Start of Source passage
While Washington and Seoul ramp up the rhetoric against the government in Pyongyang following their conclusion that the sinking of a Republic of Korea (South Korea) military ship was an intentional attack by Pyongyang’s navy, Beijing is publicly wondering if the ship actually sunk because it hit a US-placed mine in Korean waters. Because of this doubt, China is currently refusing to sign on to any sanctions against the nation of North Korea. While unable to ascertain the actual cause of the ship sinking with the information publicly available, it is difficult for this writer to not draw parallels to the destruction of the USS Maine in 1898. Like the sinking of the Republic of Korea’s boat, the circumstances of the Maine sinking were difficult to ascertain. Many historians belove that the explosion that caused the sinking was due to an internal fire on the ship, while the US government and its cohorts in the US media (especially William Randolph Hearst) blamed the sinking on a Spanish mine in the Cuban harbor where the explosion occurred. As any reader of US history knows, it was this sinking that provided the United States with the excuse it needed to chase Spain from the western hemisphere and begin the long march of modern US imperialism.
End of Source passage
Start of Record list
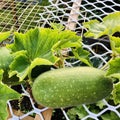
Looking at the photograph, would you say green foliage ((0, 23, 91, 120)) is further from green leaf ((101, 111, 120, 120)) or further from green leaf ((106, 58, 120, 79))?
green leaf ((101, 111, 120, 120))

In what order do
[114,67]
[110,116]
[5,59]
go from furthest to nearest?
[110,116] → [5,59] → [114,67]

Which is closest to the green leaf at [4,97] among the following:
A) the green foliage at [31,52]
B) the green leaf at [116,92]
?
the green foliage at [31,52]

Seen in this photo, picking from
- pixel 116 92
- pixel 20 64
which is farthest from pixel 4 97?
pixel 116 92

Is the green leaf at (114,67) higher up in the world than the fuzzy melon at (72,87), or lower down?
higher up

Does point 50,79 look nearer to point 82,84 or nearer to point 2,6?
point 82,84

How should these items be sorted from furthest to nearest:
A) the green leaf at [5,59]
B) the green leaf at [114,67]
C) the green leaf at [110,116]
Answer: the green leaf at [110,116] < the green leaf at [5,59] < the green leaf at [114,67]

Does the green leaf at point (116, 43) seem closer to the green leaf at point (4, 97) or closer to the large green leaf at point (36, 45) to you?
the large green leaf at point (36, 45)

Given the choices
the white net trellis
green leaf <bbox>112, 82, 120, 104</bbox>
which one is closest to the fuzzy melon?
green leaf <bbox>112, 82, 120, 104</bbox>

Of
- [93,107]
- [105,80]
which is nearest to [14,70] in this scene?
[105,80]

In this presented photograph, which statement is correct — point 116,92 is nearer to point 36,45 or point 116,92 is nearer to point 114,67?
End of Record list
Tasks for this exercise
a. Name each capital city mentioned in the passage about the Korean ship sinking.
b. Write a continuation of the passage about the Korean ship sinking, starting after its last sentence.

Outputs
a. Washington, Seoul, Pyongyang, Beijing

b.
It is not my intention here to prove what or who is responsible for the sinking of the South Korean warship. However, it is useful if we review the history of the Korean peninsula over the past couple decades to understand how things got to the current situation. Foremost among recent causes leading to the present standoff between Pyongyang and Seoul are the election of George Bush in 2000 in the US and the election of Lee Myung-bak to the presidency of the Republic of Korea in 2007. Both men and the forces they represent are not only ideologically opposed to the regime in Pyongyang, they were and are determined to make that regime and its people suffer until the regime is gone. This is despite their public statements claiming they have no animosity toward the northern Korean people. Their actions speak otherwise. Despite the fact that the two states of the Korean peninsula are still officially at war, serious efforts were made to reconcile during the 1990s. These efforts increased substantially after a series of truce violations almost erupted into conflict in 1993. The southern Korean people elected an administration and legislature genuinely interested in rapprochement with their northern brethren. Despite US efforts to block it, aid flowed into the north and goodwill exchanges became a matter of course. Washington, meanwhile, did send aid for a few years but never did fulfill their end of the agreement made after the near war in 1993.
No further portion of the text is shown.